No. 4: ( 5) Baby D - I Need Your Loving
Just two records climb this week, both Ladysmith Black Mambazo and Baby D only managing a solitary place each, making this one of the most downwardly mobile charts for months.
No. 3: (--) Michael & Janet Jackson - Scream
It was always going to be the biggest hit of the week, the question was just how big. When the brand new track from the newly rehabilitated Michael Jackson was premiered to the nation in a massive operation a few weeks ago the reaction was mixed to say the least. Scream turned out to be one of those Michael Jackson records that is a groove and little else, at least it appears that way on first hearing it. That factor alone may have affected its sales in this first week - certainly Sony were hoping for an instant No.1 and publicly expressed their disappointment when it fell short. In fact the single fell way short, outsold by Pulp by a margin of 2:1 and by Unchained Melody by 4:1. Hopes rest now on the premiere of the video on Thursday's 'Top of The Pops' which it is hoped will give it another boost. The reason for this apparent desperation on the part of the record company is simple - both the first singles from Dangerous and Bad were No.1 smashes and anything less than that from this new album will be seized by the press as an example of how the artist's career has been wrecked by the recent spate of allegations against him. I would rather suggest though that any underachievement by the single is more likely to be centred on the fact that this single sounds like little more than a b-side filler, would not rate a second glance if released by anyone else and certainly does not bear comparison with some of the classics he has released in the past. Herein lies the rub - Michael Jackson's whole superstar reputation it must be remembered, rests almost entirely on an album he made fifteen years ago and which probably means nothing to the generation of record buyers which has grown up since. More on this single, and its place in his overall chart achievements next week - whatever position it is at.
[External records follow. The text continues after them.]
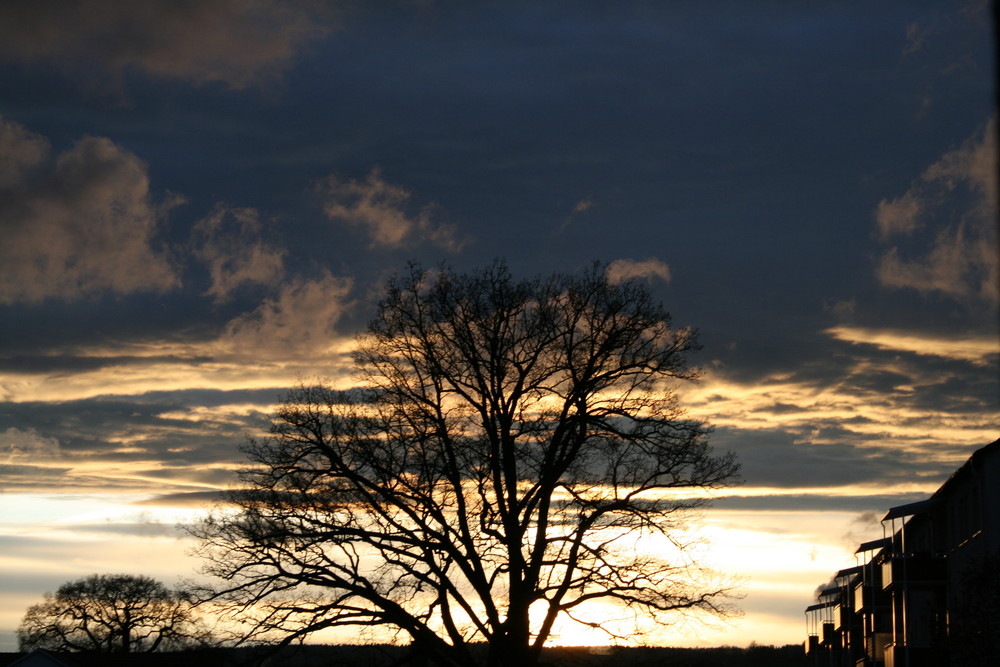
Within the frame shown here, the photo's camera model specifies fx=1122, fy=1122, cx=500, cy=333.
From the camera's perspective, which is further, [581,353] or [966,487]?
[966,487]

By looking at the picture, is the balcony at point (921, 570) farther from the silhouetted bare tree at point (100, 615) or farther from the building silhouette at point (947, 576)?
the silhouetted bare tree at point (100, 615)

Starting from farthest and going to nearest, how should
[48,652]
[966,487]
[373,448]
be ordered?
Answer: [48,652], [966,487], [373,448]

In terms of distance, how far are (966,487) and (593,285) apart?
17.4 metres

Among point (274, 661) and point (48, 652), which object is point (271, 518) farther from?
point (48, 652)

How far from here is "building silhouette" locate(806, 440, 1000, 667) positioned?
25.7 m

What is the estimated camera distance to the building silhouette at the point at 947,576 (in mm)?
25734

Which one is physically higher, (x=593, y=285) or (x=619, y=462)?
(x=593, y=285)

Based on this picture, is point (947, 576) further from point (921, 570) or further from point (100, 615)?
point (100, 615)

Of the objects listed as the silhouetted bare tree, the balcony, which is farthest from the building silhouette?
the silhouetted bare tree

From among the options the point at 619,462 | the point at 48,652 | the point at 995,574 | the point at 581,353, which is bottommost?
the point at 48,652

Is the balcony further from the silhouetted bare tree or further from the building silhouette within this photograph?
the silhouetted bare tree

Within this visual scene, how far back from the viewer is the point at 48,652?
74.2 metres

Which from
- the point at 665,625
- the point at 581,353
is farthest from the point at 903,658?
Answer: the point at 581,353

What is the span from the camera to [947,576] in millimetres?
39906
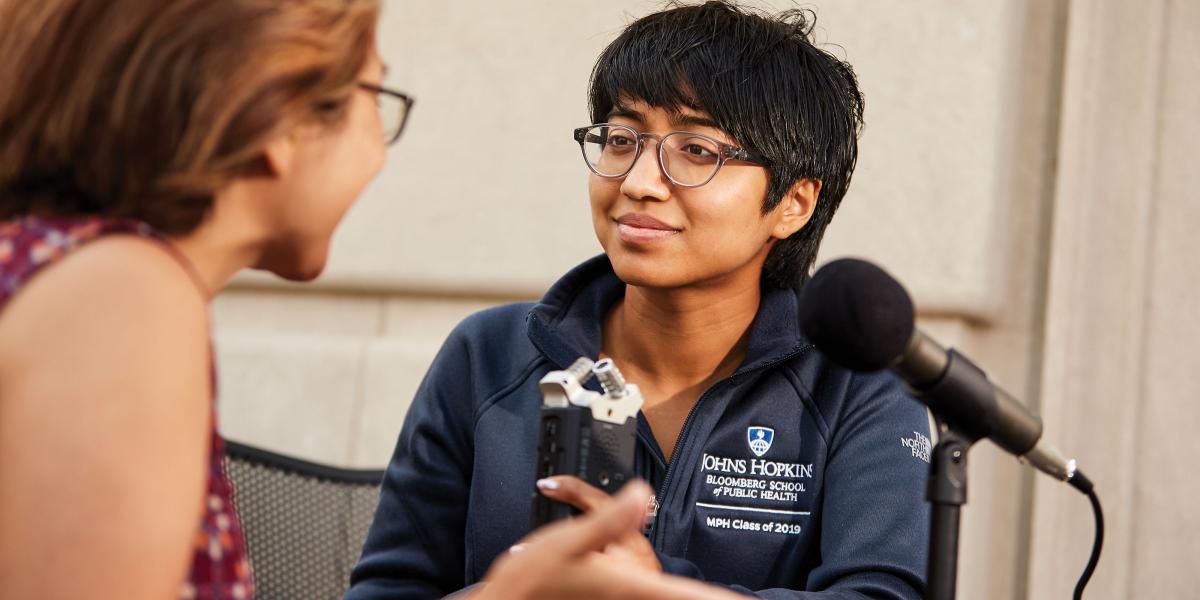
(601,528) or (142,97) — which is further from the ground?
(142,97)

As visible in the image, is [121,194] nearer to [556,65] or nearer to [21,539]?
[21,539]

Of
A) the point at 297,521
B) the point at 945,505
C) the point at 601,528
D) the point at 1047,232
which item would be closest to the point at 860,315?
the point at 945,505

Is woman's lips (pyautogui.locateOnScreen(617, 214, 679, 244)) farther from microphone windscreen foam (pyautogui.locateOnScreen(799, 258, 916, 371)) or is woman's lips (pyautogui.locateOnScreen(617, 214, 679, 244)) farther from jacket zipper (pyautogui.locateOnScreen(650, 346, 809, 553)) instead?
microphone windscreen foam (pyautogui.locateOnScreen(799, 258, 916, 371))

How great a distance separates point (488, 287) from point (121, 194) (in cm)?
245

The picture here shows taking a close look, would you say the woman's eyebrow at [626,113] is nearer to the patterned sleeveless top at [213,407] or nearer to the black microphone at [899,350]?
the black microphone at [899,350]

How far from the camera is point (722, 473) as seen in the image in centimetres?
217

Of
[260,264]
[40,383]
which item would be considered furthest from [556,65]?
[40,383]

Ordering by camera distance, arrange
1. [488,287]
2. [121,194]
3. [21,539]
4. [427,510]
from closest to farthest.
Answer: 1. [21,539]
2. [121,194]
3. [427,510]
4. [488,287]

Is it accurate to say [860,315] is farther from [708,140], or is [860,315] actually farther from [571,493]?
[708,140]

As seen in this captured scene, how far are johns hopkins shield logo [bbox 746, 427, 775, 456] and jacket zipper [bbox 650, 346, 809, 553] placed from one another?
0.29 ft

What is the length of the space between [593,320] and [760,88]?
49 centimetres


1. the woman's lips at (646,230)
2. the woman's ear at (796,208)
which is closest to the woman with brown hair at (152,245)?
the woman's lips at (646,230)

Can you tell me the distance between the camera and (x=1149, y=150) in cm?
317

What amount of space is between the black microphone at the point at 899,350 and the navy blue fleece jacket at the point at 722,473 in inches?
21.2
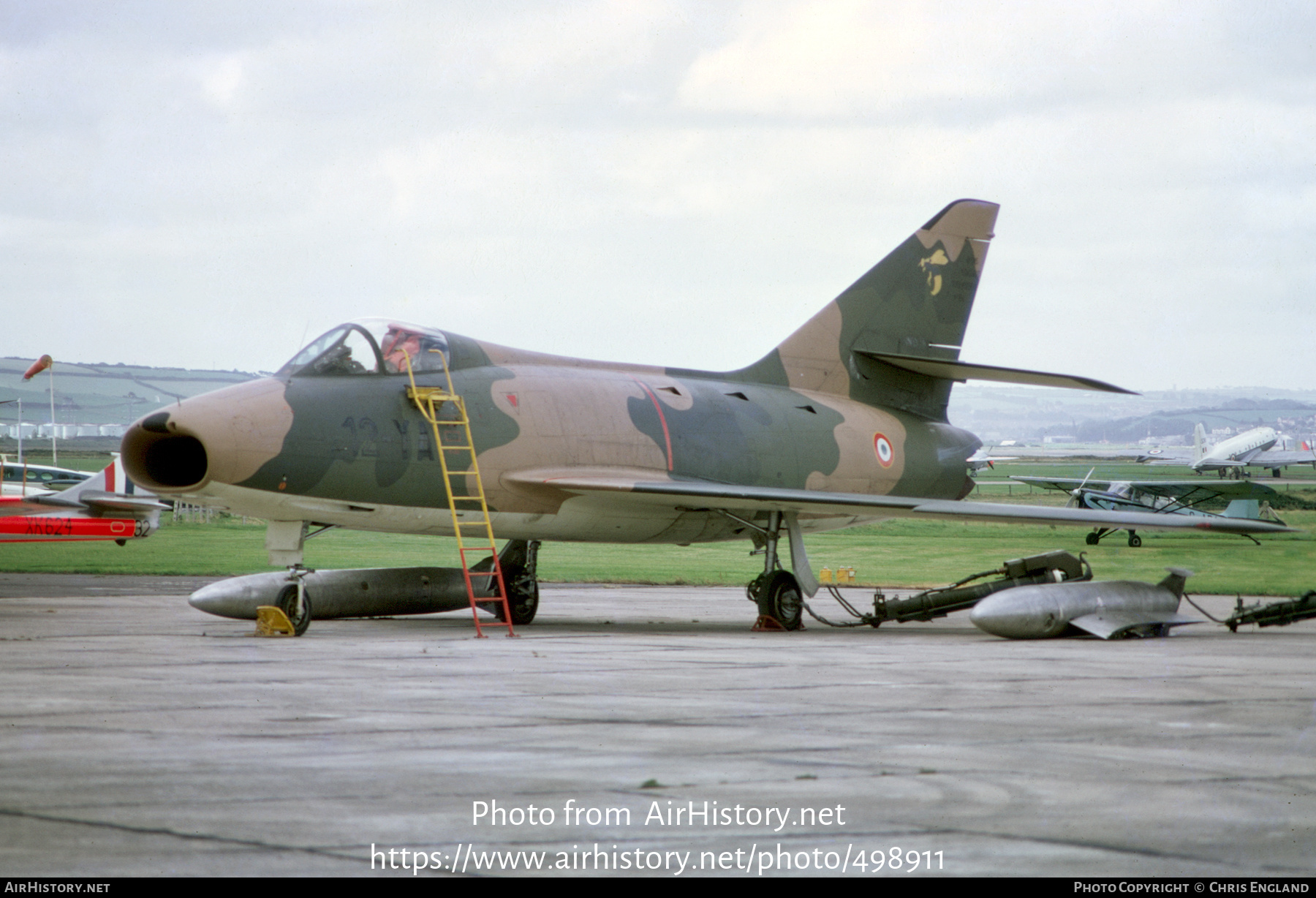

No. 1: ( 1) FOURTH WEEK. Robson Green & Jerome Flynn - Unchained Melody/White Cliffs Of Dover
A strong challenge from Pulp but still not enough to depose the pair of actors from the top, now having sold around 1.5 million copies of the single and who are now challenging for a place as one of the bestsellers of all time. Most of the attention so far has been focused on the first track on the single, ignoring almost entirely the flipside - their rendition of White Cliffs Of Dover. The song first became a standard during World War II as sung by Gracie Fields and is often cited as one of the songs that kept the people of this country going during those dark days: "There'll be blue birds over, the white cliffs of Dover. Tomorrow - when the world is free." Since the pop charts were inaugurated in 1952 there have been two other hit versions. The first was by Acker Bilk who reached No.21 in 1960, the other by the Righteous Brothers who managed exactly the same position in 1966. Thus both sides of this single have been popularised at one stage by the 60s duo yet both were standards even before they had touched them.